13 de marzo de 1957*

Juan Nuiry

  Profesor Titular de la Universidad de La Habana y
vicepresidente de la Casa de Altos Estudios "Don Fernando Ortiz"

En el lugar que lo vio nacer, se encuentra la tumba de José Antonio Echeverría y Bianchi… Héroe de la patria… Símbolo y ejemplo de la juventud y los estudiantes. Estandarte permanente de rebeldía y decoro.

Aquí, en esta tierra que lo vio crecer… más que enterrar sembraron una semilla.

Razón, por lo que el pueblo de Cárdenas, sus mujeres, sus hombres, sus estudiantes, sus obreros y campesinos que lo vieron nacer y crecer, se funden serenos y unidos al Partido, la Uniòn de Jóvenes Comunistas (UJC), a la Federación Estudiantil Universitaria (FEU), a los compañeros de lucha de José Antonio, cada 13 de marzo, para el sonoro toque de corneta, el pase de lista del martirologio estudiantil y el flamear de la bandera de la estrella solitaria, que se enarbolara por primera vez en esta ciudad, para rendirle justo homenaje al que fuera el más alto exponente del estudiantado cubano en la lucha contra la dictadura de Batista y manifestarle ¡que su recuerdo es y será permanente, así como que los ideales por los cuales luchó y murió están en manos vigorosas, firmes y seguras!

Ha querido el destino que, como en aquella inolvidable manifestación estudiantil del 2 de diciembre de 1955, en que cayeron abrazados e inconscientes en el pavimento de la calle San Lázaro e Infanta, salvajemente golpeados, los hermanos José Antonio y Alfredo…, también reposen en el mismo lugar. Juntos en la lucha y en los ideales. Juntos en la muerte y en el recuerdo. Como también unidos están en la memoria todos los que ofrendaron su vida en aquella audaz acción del 13 de marzo de 1957.

Cuántas evocaciones. Todo un proceso. Cuánto camino recorrido antes de aquella acción. Inolvidable etapa, en que compañeros de rostros firmes y contagiosa alegría nos cobijamos bajo la sombra del Alma Mater en la Colina Universitaria a combatir el golpe de Estado de 1952. Jóvenes inexpertos ante el imperativo de los retos. La propia lucha constituyó escuela. Las lecciones fueron aprendidas sobre la marcha. Tuvieron su inicio en protestas y manifestaciones, que llenaron cárceles. Ellos sintieron en carne propia la más cruenta represión y transitaron por la clandestinidad y por el exilio… y a lo largo del camino esa lucha dejó cicatrices y mártires los cuales enfrentaron en recta y viril conducta a un enemigo cruel y poderoso.

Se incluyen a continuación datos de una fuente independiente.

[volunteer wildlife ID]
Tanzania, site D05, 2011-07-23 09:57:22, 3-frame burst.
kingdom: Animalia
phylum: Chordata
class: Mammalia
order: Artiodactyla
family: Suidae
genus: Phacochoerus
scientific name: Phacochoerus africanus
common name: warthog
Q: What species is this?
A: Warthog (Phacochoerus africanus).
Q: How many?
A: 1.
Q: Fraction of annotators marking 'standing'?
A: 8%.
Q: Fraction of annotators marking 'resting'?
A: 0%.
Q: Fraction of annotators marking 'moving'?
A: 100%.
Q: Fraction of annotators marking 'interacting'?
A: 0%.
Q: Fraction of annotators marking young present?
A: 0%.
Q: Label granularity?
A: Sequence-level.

Este año 2004, arribamos a conmemoraciones cargadas de importantes acontecimientos en la vida y el recuerdo de José Antonio:

Ø Próximamente, el 8 de mayo, aniversario de la caída del combatiente antimperialista Antonio Guiteras, en El Morillo, se conmemora el cincuenta aniversario del Tercer Congreso de Estudiantes Secundarios, que tuvo lugar en el salón de los mártires de la FEU en 1954, bajo la inspiración de José Antonio y con la presencia de José Tey, en aquel entonces presidente de la FEU de Oriente. Congreso en que resultó electo vicepresidente, el dirigente estudiantil y posterior capitán del Pelotón de Vanguardia en el desembarco del Granma, el querido hijo de Cárdenas, José Smith Comas. Congreso que marcó el primer paso de organización y unidad en el movimiento estudiantil nacional entre las universidades de La Habana, Las Villas y Oriente, así como en todos los centros secundarios, escuelas normales, artes y oficios, comercio, a través de todo el país.

Ø También arribaremos al cincuenta aniversario en que asumiera por primera vez José Antonio, la presidencia de la FEU, el 30 de septiembre de 1954, dado a conocer por Fructuoso Rodríguez, al hacer uso de la palabra en el lugar que cayera herido el primer mártir estudiantil de la generación del treinta, Rafael Trejo. Sin lugar a dudas, el arribo de José Antonio a la más alta dirección del organismo estudiantil significó una radicalización en la lucha.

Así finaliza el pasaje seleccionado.